“Mama, I really don’t think it’s all the way dead yet.”
That’s what my oldest proclaimed when I told him to take the dried up plants from the back porch and put them in the trashcan. He said it like a modern day Caleb, filled with promise and hope and victory.
I looked at him there, holding a hanging basket in each hand, and all I could see was a naively optimistic boy handling dried, sun-crisped former blooms.
He saw the potentials of life.
“Please Mama. Let me water them to see if I can bring them back again. Please.”
He watched my face for signs of agreement.
I dropped my shoulders a little and sighed right into a yes.

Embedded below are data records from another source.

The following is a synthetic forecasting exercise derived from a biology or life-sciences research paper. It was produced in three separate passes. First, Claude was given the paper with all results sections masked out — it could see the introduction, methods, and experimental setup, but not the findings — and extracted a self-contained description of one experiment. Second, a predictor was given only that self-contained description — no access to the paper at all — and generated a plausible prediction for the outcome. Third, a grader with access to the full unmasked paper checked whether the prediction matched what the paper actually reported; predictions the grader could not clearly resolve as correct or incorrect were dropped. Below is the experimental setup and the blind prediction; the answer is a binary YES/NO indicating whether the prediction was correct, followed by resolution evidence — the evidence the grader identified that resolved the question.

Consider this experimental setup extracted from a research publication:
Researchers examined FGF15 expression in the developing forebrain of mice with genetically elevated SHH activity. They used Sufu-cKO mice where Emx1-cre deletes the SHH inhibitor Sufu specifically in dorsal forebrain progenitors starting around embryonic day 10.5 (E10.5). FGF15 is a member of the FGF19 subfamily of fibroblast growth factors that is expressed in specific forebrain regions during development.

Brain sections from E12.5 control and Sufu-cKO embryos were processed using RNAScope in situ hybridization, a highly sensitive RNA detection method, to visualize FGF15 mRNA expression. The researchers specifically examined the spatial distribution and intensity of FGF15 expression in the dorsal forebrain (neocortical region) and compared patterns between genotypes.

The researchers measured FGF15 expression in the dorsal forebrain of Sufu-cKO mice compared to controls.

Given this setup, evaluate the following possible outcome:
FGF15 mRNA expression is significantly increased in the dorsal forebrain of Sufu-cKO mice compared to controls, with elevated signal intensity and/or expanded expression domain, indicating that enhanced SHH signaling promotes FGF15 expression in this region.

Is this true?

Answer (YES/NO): YES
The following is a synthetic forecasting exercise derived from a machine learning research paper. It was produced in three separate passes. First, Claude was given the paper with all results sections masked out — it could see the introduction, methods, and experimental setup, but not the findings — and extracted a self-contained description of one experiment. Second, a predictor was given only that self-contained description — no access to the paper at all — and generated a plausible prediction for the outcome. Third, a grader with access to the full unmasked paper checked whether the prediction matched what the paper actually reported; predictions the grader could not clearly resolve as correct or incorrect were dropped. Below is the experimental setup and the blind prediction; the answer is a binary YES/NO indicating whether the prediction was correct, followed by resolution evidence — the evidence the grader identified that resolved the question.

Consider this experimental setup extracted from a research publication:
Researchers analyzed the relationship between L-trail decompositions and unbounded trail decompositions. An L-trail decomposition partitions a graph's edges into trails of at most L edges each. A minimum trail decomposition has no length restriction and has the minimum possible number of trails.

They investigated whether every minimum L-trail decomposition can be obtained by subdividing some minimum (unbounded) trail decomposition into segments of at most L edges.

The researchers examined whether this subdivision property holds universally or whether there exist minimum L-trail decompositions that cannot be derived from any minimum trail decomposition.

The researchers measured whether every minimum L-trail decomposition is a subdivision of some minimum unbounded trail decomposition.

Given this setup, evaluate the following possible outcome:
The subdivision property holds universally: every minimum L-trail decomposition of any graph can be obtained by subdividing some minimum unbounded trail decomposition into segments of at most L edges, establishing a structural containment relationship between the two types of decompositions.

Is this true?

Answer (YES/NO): NO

He hung them on the edge of the canopy that sits in the corner of our high back deck. He placed them right where they needed to be to receive just the right amount of sunshine and breezeway. He watered them diligently. And then watched and waited, with hope waning and rising.
And then one day, I walked out back to find this exquisite pink blossom. Two of them, actually. One on each hanging plant. There, shooting straight out from a bed of tangled, decomposing old flowers, were these delightful clusters of fuchsia. Their stems were the liveliest of green, and they shot out long and high heralding to the world that they had not been finished yet.
I was overcome with the encouragement of it all.
We decided to let it be a life lesson over roast with gravy and baby potatoes that night at the dinner table. I took pictures of the new life and we all looked at it as we ate. We talked about not ever giving up on people or projects who show some deep seeded kind of promise somewhere. Even if you are the only one who sees it.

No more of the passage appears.